Saved data entries
-- begin --

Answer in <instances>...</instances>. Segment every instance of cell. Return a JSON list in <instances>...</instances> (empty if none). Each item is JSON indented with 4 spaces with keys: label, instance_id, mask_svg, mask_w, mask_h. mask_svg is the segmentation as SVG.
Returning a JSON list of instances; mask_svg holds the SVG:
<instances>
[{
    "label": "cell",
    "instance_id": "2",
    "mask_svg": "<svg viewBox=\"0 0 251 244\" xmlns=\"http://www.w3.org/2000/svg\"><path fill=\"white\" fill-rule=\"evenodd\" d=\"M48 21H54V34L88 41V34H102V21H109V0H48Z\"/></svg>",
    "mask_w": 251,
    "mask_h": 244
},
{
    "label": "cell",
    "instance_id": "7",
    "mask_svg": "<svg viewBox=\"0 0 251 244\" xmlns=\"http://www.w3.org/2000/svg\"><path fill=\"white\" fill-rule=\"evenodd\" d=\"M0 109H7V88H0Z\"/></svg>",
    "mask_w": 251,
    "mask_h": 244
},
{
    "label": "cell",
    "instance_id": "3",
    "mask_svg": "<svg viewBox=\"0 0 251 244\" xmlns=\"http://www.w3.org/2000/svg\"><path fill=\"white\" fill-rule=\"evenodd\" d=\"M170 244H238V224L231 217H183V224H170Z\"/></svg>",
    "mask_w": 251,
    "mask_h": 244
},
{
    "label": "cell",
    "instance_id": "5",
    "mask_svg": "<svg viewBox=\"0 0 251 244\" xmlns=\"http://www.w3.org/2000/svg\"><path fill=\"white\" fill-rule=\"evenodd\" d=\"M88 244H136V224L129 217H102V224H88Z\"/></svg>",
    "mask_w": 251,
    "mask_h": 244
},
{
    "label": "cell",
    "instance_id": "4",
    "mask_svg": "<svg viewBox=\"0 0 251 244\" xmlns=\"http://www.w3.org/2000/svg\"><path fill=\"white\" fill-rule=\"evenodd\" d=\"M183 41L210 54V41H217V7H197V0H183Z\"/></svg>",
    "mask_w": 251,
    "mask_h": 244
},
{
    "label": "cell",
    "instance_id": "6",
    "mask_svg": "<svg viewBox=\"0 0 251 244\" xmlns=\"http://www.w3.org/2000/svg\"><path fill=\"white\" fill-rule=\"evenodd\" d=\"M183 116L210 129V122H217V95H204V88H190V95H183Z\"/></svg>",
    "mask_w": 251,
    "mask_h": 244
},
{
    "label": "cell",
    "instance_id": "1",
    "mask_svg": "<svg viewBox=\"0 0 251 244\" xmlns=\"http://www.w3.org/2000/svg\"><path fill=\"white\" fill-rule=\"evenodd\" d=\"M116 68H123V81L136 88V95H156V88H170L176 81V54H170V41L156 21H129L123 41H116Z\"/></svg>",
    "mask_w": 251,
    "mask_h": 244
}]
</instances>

-- end --

**WHAT YOU SHOULD DO**
How many lines in the items above contain the string "instances", with case counting? Reply with the number only.

**OUTPUT OF THE TASK**
4